Here are concrete, constructive improvements that negotiators should make:
- Use accurate, science-based language: Replace “harmful use of alcohol” with “harm due to alcohol” or depending on the meaning “per capita alcohol consumption”, such in §12, §43(f), §45.
- In §56 replace with “alcohol use disorder and addiction”.
- Recognize the scale of alcohol harm: In §13 include more concrete alcohol harm.
- See three examples above, such as: Alcohol use disorder (AUD) affects ca. 7% of the global adult population.
- Protect and advance fiscal action: In §41 retain and defend the introduction and increasing of alcohol taxation.
- Alcohol taxation is a key tool for prevention of avoidable harms and costs, revenue generation, health system financing, and health equity and social justice.
- Tackle commercial drivers: In §42 insert “commercial” to include in the list the commercial determinants of NCDs and mental health.

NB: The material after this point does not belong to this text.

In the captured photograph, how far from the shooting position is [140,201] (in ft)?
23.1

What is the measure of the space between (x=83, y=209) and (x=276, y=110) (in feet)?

- And add: “and (ix) regulating health harming industries, ending their subsidies, and protecting against conflicts of interest in NCDs and mental health policy making.”
- Bring policy in line with commitments: In §43(f) Replace the vague reference with a clear, time-bound commitment to implement the WHO SAFER alcohol policy blueprint. A proposed text could read:
- “Achieve a 20% reduction of per capita alcohol consumption by fully implementing the Global Alcohol Action Plan, especially through cost-effective and high-impact alcohol policy measures of the SAFER package: Strengthen restrictions on alcohol availability, Advance and enforce alcohol impaired driving counter measures, Facilitate access to screening, brief interventions and treatment, Enforce bans or comprehensive restrictions on alcohol advertising, sponsorship, and promotion, and Raise prices on alcohol through excise taxes and pricing policies.”
- Defend the alcohol taxation target: Retain and defend the 80% of countries target that have implemented or increased excise taxes on tobacco and alcohol as recommended by WHO by 2030.
- It is one of the few concrete commitments currently in the text.
These evidence-based adjustments would restore meaning to alcohol policy in the declaration, align the text with WHO-endorsed strategies, and help ensure that NCDs preventions and mental health promotion is truly comprehensive, equitable, and effective.